Suppose a person is lost in a maze, and there are 3 paths that the person can take with equal chance: path 1 takes 2 minutes and gets the person out. Path 2 takes 3 minutes and leads back to the start. Path 3 takes 4 minutes and leads back to the start. If the person returns to the starting point, they have no memory of which path they chose and will randomly pick a path to go down. Let $X$ be the time it takes to get out. Find $E(X)$ and $Var(X)$
Here is my current attempt: $X|P_1=2, X|P_2=3+M, X|P_3=4+M$, where $M$ is the remaining time to get out of the maze. With this, I have $E(X)=\frac{1}{3}2+\frac{1}{3}(3+E(M))+\frac{1}{3}(4+E(M))=9$. Not sure if this is correct...To proceed, how would I find $Var(X)$? Do I use the formula $Var(X)=E(Var(X|M))+Var(E(X|M))$?

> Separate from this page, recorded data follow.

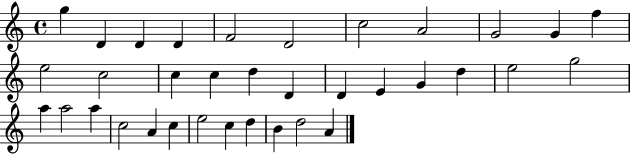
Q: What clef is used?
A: treble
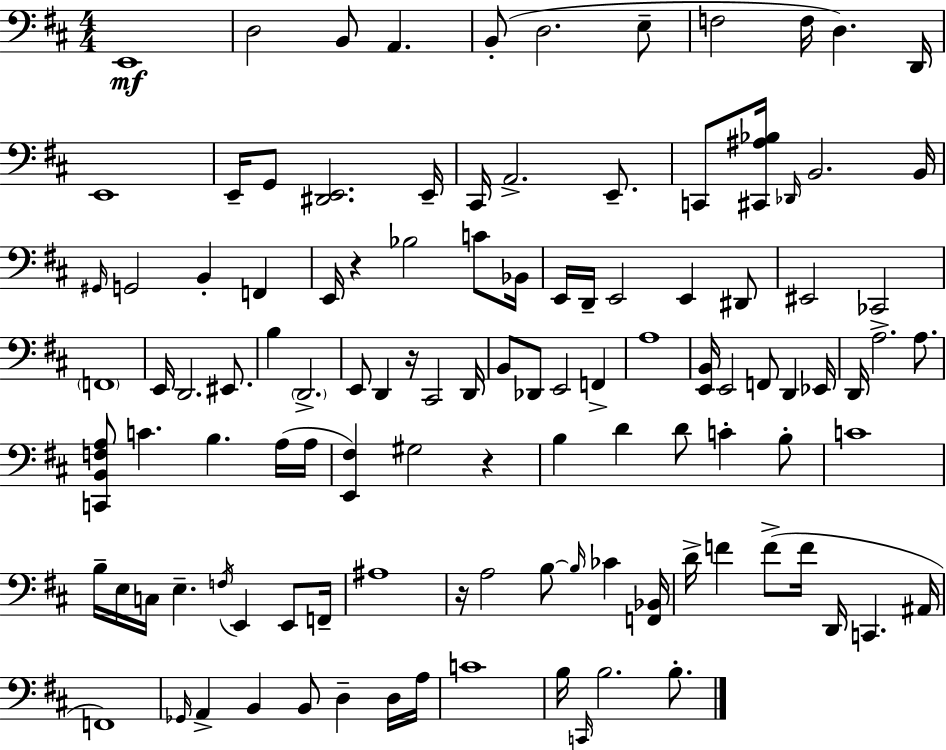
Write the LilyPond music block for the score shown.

{
  \clef bass
  \numericTimeSignature
  \time 4/4
  \key d \major
  \repeat volta 2 { e,1\mf | d2 b,8 a,4. | b,8-.( d2. e8-- | f2 f16 d4.) d,16 | \break e,1 | e,16-- g,8 <dis, e,>2. e,16-- | cis,16 a,2.-> e,8.-- | c,8 <cis, ais bes>16 \grace { des,16 } b,2. | \break b,16 \grace { gis,16 } g,2 b,4-. f,4 | e,16 r4 bes2 c'8 | bes,16 e,16 d,16-- e,2 e,4 | dis,8 eis,2 ces,2 | \break \parenthesize f,1 | e,16 d,2. eis,8. | b4 \parenthesize d,2.-> | e,8 d,4 r16 cis,2 | \break d,16 b,8 des,8 e,2 f,4-> | a1 | <e, b,>16 e,2 f,8 d,4 | ees,16 d,16 a2.-> a8. | \break <c, b, f a>8 c'4. b4. | a16( a16 <e, fis>4) gis2 r4 | b4 d'4 d'8 c'4-. | b8-. c'1 | \break b16-- e16 c16 e4.-- \acciaccatura { f16 } e,4 | e,8 f,16-- ais1 | r16 a2 b8~~ \grace { b16 } ces'4 | <f, bes,>16 d'16-> f'4 f'8->( f'16 d,16 c,4. | \break ais,16 f,1) | \grace { ges,16 } a,4-> b,4 b,8 d4-- | d16 a16 c'1 | b16 \grace { c,16 } b2. | \break b8.-. } \bar "|."
}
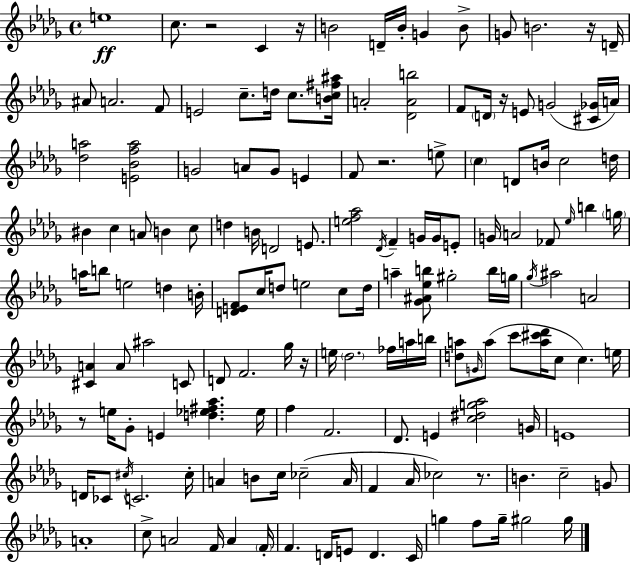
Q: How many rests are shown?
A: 8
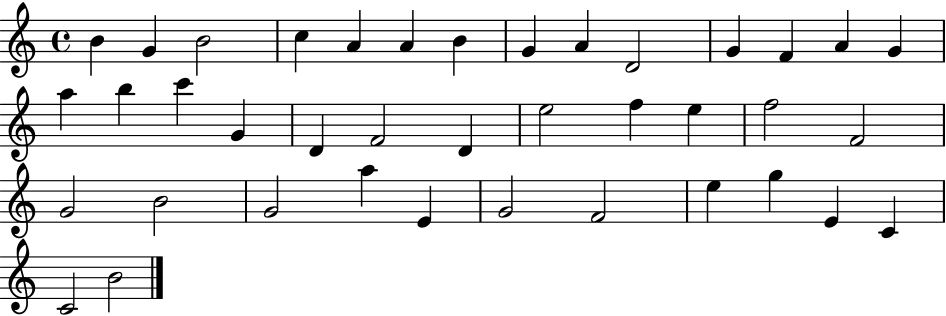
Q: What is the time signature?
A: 4/4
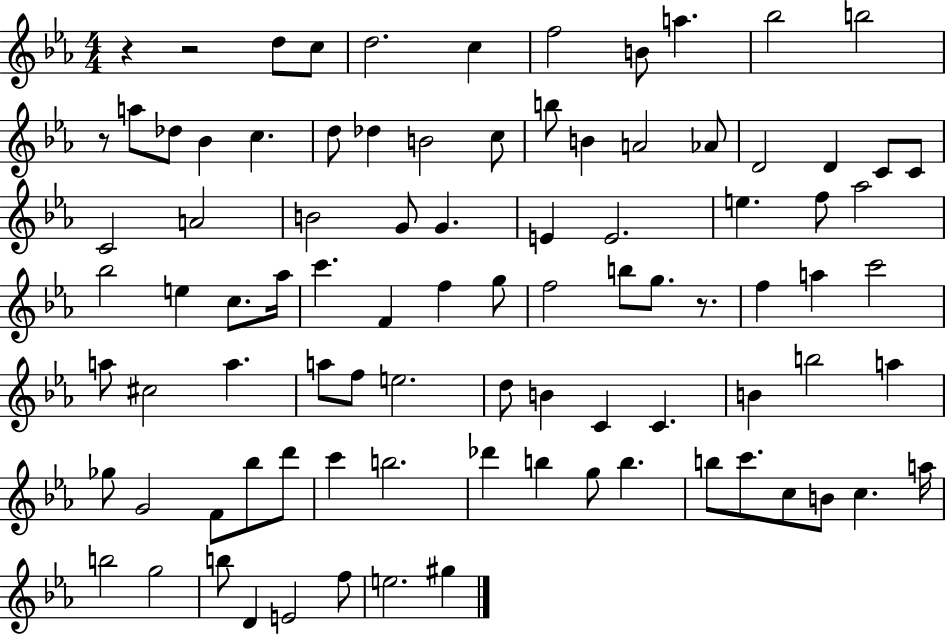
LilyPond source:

{
  \clef treble
  \numericTimeSignature
  \time 4/4
  \key ees \major
  \repeat volta 2 { r4 r2 d''8 c''8 | d''2. c''4 | f''2 b'8 a''4. | bes''2 b''2 | \break r8 a''8 des''8 bes'4 c''4. | d''8 des''4 b'2 c''8 | b''8 b'4 a'2 aes'8 | d'2 d'4 c'8 c'8 | \break c'2 a'2 | b'2 g'8 g'4. | e'4 e'2. | e''4. f''8 aes''2 | \break bes''2 e''4 c''8. aes''16 | c'''4. f'4 f''4 g''8 | f''2 b''8 g''8. r8. | f''4 a''4 c'''2 | \break a''8 cis''2 a''4. | a''8 f''8 e''2. | d''8 b'4 c'4 c'4. | b'4 b''2 a''4 | \break ges''8 g'2 f'8 bes''8 d'''8 | c'''4 b''2. | des'''4 b''4 g''8 b''4. | b''8 c'''8. c''8 b'8 c''4. a''16 | \break b''2 g''2 | b''8 d'4 e'2 f''8 | e''2. gis''4 | } \bar "|."
}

Denote $X_n$ be the time it takes the person out as he starts over for the $n$-th time, $n = 1, 2, \ldots$. In addition, let $P_n$ be the path that the person chose in his $n$-th attempt. It then follows by condition that $X_n$ have the same distribution $X$, $P[P_n = 1] = P[P_n = 2] = P[P_n = 3] = \frac{1}{3}$, $X_{n + 1}$ is independent of $P_n$, and \begin{align} X_n = 2I_{[P_n = 1]} + (3 + X_{n + 1})I_{[P_n = 2]} + (4 + X_{n + 1})I_{[P_n = 3]}. \tag{1}\label{1} \end{align} Taking expectations on both sides of $\eqref{1}$ thus yields: \begin{align} \mu = \frac{2}{3} + 1 + \frac{1}{3}\mu + \frac{4}{3} + \frac{1}{3}\mu, \tag{2}\label{2} \end{align} where $\mu = E[X]$. Solving $\eqref{2}$ gives $\mu = 9$.
To find $\operatorname{Var}(X)$, squaring both sides of $\eqref{1}$ yields (note that because $[P_n = i], i = 1, 2, 3$ are disjoint, the cross-product terms vanish): \begin{align} X_n^2 = 4I_{[P_n = 1]} + (9 + 6X_{n + 1} + X_{n + 1}^2)I_{[P_n = 2]} + (16 + 8X_{n + 1} + X_{n + 1}^2)I_{[P_n = 3]}. \tag{3}\label{3} \end{align} Taking expectations on both sides of $\eqref{3}$ then gives (where $\tau = E[X^2]$), \begin{align} \tau = \frac{4}{3} + 3 + 2\mu + \frac{\tau}{3} + \frac{16}{3} + \frac{8}{3}\mu + \frac{\tau}{3}. \tag{4}\label{4} \end{align} Substituting $\mu = 9$ into $\eqref{4}$ and solving it for $\tau$ gives $\tau = 155$, whence $\operatorname{Var}(X) = \tau - \mu^2 = 155 - 81 = 74$.
The method of iterative expectations/variances should also work (and essentially are the same as the above solution), but its write-up might be messier in my opinion.